*Action item*
Where the line containing "5 Australian Dollars" appears, start repeating, and continue exactly through the last line below, adding nothing. Include no pictures.

(Caption-style text data)
○ ○ ○ ○ ○ ○ ○

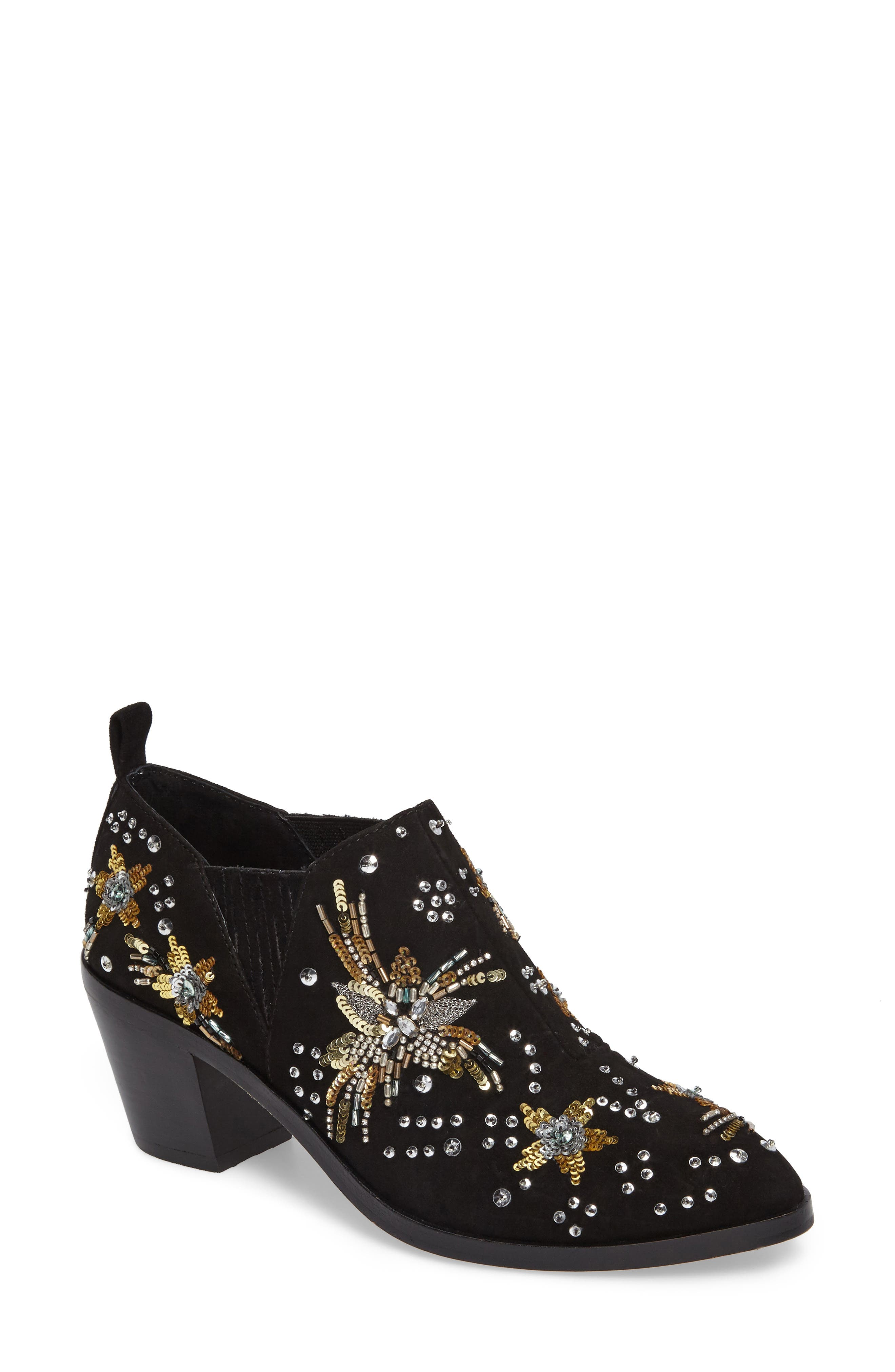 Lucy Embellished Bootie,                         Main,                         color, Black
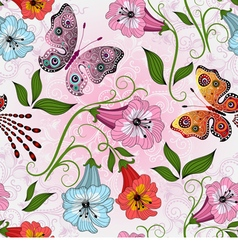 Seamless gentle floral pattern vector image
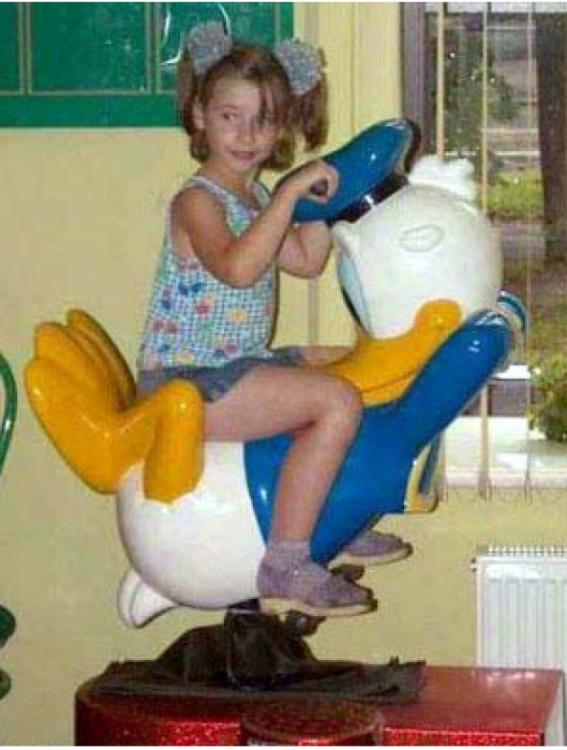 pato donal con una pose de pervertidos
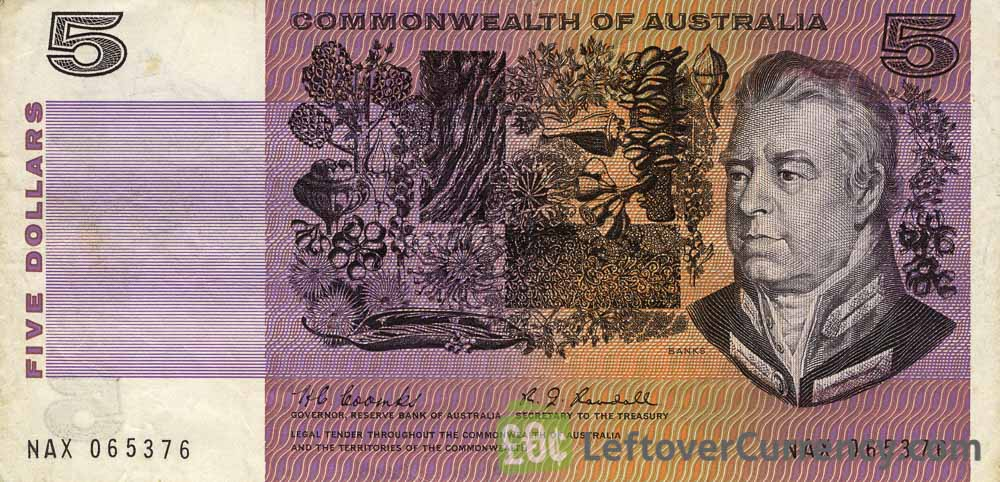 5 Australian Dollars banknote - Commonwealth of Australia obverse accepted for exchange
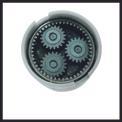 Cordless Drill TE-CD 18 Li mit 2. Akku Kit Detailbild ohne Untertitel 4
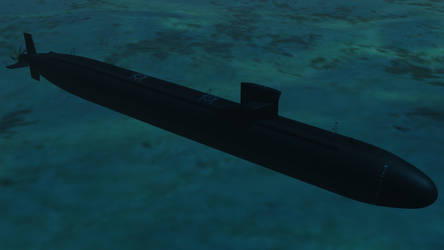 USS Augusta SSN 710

○ ○ ○ ○ ○ ○ ○

*Exercise result*
 5 Australian Dollars banknote - Commonwealth of Australia obverse accepted for exchange
 Cordless Drill TE-CD 18 Li mit 2. Akku Kit Detailbild ohne Untertitel 4
 USS Augusta SSN 710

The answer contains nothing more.